Nueva desaparición. Días sin saber nada en el flanco del curioso, mientras la Asociación se
mantenía recibiendo regular reporte de las actividades de Juan Sebastián Bach y continuaba
guardando su privacidad de los merodeos de sus conflictivos parientes. Entonces vino la
gran jugada de Ana del Carmen. Esta la vio a totalidad de los conocidos de doña
Emperatriz. En un estelar nacional que gustaba de traer magos y políglotas, se anticipó la
presentación de un animal fabuloso que se hacía llamar “Pequeño Mozart”. Se supo que le
habían pagado una millonada a su dueña por hacerlo actuar en aquel espacio televisivo y
filmar un comercial. Exhibido ante todo el país, muchos fueron los que reconocieron el
pelaje atigrado y el sensible talento al piano de Juan Sebastián Bach.

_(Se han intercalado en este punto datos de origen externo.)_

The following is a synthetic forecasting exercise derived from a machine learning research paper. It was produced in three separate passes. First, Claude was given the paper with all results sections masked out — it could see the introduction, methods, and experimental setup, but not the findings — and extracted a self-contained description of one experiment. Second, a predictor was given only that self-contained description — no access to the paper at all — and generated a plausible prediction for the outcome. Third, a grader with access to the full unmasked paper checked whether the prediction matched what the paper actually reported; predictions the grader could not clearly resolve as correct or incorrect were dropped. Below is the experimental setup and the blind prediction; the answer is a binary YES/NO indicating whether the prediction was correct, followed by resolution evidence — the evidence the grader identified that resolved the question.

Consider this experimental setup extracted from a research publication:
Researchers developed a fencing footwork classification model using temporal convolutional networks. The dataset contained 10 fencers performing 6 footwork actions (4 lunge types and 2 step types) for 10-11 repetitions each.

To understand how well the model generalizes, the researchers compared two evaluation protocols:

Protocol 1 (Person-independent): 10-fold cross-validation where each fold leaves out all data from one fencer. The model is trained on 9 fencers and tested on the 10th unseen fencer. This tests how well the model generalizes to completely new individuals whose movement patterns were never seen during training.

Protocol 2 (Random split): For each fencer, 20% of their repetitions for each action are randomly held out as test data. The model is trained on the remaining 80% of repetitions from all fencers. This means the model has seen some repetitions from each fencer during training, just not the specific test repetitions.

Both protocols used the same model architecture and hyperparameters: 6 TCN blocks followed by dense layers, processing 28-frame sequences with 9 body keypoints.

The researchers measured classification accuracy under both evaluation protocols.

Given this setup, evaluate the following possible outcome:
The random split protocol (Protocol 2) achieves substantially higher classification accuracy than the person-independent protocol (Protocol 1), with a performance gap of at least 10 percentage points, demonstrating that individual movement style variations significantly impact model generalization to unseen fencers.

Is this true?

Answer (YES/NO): YES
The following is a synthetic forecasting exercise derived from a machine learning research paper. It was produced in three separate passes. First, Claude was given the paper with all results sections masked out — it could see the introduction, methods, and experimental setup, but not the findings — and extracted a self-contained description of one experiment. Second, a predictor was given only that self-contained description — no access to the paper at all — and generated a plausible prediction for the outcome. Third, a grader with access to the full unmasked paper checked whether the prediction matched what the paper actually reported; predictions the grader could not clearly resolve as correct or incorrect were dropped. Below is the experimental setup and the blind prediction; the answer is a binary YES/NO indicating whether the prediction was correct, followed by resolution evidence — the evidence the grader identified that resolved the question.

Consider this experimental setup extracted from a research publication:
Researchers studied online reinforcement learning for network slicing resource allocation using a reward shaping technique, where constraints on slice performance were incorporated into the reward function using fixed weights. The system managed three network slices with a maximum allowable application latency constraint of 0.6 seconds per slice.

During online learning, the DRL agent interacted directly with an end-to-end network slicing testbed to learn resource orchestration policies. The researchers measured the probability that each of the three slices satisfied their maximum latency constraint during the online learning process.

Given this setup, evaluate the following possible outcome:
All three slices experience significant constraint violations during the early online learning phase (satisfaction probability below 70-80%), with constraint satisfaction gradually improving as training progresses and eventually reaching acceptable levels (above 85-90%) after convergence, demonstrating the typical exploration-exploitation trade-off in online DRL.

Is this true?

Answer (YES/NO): NO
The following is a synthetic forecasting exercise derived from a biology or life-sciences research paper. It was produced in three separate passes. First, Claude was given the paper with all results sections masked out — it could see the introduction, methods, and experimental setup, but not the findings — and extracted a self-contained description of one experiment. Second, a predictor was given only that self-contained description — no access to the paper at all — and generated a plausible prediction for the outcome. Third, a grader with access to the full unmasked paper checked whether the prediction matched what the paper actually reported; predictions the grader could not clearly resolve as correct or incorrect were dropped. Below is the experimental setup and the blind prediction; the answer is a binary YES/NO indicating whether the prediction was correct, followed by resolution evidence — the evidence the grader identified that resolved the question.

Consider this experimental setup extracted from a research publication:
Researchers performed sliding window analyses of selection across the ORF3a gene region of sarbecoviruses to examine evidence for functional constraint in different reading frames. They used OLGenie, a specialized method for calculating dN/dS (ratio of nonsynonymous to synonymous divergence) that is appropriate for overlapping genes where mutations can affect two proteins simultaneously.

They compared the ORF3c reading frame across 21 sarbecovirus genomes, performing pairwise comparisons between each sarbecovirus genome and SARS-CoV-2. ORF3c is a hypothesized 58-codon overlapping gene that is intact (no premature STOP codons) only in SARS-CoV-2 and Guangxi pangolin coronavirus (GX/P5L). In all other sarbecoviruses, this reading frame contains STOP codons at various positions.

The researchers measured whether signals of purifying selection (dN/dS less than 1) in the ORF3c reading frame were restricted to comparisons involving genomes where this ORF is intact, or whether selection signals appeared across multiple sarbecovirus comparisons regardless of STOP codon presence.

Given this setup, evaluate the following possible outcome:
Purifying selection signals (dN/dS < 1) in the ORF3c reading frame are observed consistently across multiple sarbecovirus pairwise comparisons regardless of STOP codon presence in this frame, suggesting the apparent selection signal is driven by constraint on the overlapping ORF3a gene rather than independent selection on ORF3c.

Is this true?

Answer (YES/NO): NO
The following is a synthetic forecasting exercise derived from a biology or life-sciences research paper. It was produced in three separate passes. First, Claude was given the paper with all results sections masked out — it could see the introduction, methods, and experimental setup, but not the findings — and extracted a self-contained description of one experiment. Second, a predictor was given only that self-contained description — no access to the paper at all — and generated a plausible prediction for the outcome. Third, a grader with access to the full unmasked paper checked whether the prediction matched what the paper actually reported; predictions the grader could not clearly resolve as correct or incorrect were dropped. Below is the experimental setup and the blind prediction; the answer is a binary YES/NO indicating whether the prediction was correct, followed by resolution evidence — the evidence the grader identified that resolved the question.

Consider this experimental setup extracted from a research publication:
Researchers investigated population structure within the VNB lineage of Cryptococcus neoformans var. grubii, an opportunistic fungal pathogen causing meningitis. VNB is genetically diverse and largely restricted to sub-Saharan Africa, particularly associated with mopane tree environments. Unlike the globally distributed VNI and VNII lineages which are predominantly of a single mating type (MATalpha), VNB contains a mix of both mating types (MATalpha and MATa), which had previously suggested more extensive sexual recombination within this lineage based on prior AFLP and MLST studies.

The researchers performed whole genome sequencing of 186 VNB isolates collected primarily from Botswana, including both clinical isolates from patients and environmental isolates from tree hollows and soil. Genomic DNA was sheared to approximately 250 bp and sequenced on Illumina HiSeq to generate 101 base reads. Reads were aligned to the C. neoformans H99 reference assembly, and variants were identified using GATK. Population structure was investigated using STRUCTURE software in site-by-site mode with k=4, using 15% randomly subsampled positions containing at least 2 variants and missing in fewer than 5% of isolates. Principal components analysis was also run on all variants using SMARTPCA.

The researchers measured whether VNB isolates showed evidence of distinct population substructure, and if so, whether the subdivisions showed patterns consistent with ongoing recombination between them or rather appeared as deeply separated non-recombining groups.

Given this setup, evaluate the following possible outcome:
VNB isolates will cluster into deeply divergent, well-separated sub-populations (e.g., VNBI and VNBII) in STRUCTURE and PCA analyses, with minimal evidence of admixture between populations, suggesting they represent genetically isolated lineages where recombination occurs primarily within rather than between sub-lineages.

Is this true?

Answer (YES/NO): YES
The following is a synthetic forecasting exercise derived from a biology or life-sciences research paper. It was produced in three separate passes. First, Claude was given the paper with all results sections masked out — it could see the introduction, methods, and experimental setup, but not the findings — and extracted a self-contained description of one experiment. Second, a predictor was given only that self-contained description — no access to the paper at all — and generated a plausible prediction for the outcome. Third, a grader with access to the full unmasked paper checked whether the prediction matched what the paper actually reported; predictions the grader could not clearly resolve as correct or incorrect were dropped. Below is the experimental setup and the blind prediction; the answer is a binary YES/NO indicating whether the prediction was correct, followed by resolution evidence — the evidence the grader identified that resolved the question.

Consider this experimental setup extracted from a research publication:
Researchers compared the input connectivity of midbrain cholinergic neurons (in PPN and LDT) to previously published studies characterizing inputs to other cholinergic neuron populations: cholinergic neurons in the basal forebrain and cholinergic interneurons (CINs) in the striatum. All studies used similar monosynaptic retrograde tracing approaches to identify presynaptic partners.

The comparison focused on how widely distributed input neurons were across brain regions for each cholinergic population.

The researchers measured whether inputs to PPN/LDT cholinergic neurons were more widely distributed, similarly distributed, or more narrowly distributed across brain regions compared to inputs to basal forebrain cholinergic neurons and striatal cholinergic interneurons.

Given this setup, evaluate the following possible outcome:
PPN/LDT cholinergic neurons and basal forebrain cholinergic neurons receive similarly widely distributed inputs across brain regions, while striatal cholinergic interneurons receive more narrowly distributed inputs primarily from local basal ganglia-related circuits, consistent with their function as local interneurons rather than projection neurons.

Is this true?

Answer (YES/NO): NO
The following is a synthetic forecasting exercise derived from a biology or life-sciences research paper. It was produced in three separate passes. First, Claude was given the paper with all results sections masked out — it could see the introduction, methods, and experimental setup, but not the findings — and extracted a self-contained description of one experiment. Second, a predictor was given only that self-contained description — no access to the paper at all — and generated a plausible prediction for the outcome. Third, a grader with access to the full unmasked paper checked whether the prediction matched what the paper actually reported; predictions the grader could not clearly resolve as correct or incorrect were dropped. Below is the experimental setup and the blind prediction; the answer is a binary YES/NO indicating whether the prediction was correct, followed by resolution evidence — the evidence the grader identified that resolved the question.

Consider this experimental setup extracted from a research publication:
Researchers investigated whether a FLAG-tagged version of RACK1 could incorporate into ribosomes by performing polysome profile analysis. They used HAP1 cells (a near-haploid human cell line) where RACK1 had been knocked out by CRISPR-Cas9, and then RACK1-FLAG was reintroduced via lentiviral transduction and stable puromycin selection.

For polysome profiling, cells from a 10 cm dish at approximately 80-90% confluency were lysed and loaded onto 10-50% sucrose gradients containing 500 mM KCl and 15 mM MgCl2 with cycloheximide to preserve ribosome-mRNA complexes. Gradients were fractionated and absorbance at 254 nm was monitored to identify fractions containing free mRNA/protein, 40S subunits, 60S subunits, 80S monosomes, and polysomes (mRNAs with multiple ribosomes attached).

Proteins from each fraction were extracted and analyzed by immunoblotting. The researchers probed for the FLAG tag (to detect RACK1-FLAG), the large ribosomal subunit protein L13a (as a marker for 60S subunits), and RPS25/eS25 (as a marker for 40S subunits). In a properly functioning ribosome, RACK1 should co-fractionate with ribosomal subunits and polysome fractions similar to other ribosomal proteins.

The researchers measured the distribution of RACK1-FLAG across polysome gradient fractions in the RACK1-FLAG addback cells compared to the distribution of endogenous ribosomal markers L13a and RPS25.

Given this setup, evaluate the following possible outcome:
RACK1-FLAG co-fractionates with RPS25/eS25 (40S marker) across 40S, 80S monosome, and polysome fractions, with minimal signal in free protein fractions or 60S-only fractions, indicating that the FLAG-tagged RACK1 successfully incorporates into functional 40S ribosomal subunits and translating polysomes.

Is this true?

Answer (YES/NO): YES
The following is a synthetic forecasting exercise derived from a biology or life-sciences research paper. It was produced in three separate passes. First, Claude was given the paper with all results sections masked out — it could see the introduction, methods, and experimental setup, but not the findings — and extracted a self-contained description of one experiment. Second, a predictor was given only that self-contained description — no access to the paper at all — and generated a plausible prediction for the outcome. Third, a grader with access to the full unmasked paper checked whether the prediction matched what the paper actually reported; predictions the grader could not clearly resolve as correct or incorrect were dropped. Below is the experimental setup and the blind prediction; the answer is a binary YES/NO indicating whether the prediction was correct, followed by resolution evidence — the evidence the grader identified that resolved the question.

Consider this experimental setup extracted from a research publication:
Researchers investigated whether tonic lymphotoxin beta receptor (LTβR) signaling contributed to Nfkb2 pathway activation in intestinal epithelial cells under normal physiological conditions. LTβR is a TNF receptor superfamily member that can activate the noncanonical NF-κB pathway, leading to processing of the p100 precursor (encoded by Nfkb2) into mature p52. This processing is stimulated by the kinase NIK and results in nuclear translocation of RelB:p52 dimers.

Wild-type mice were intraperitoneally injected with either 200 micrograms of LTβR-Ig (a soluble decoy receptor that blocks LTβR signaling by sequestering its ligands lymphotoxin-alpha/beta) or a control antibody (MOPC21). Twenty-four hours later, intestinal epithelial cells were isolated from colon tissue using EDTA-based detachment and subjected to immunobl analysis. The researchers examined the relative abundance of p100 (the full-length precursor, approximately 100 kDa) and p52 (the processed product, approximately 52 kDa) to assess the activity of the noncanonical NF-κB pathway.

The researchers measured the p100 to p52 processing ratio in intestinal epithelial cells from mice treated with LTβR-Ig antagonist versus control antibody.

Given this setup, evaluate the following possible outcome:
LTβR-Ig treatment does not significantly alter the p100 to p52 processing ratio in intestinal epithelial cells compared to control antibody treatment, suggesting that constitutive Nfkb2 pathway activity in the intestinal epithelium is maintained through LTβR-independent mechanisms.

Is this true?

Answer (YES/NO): NO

La maniobra, sin embargo, no era tonta. En primer lugar resultó imposible verificar el
crimen de Ana del Carmen que negó rotundamente que aquel gatito hubiera sido Juan
Sebastián Bach. No hubo modo de probar la coincidencia, dado que no se podía interrogar
al gato y que la dueña del talentoso “Pequeño Mozart” había puesto como condición plata
en efectivo y total anonimato bajo cláusulas legales. El golpe final fue cuando, días después
y recién iniciados los sumarios, Ana del Carmen declaró que el animal había muerto. Según
explicó el gatito era tan inteligente que se tomó unas pastillas de paracetamol por la tensión
de las acusaciones, imitando la costumbre que ella tenía de utilizarlas cuando sufría de
jaquecas. La Asociación Nacional de Felinos sospechó e hizo los trámites para quitarle a la
cuidadora las platas asignadas a su rol de custodia, pero el dinero, dijo Carmen Ana del
Carmen, se había esfumado dadas las elevadas sumas que supuso la enfermedad
psicológica de Juan Sebastián Bach.
Poco se podía hacer con un gato muerto como víctima de un crimen de abuso de poder
flagrante. Ana del Carmen presentó boletas y pruebas de los gastos del gato. Cuando llegó
aquella noche, vestida como una reina de la farándula a su casa campestre que estaba en
pleno proceso de una segunda ampliación, le llamaron Robin Hood y ella exclamó
triunfante: “¡Exprimimos al gato!”
Ya lo había sospechado doña Emperatriz desde un principio.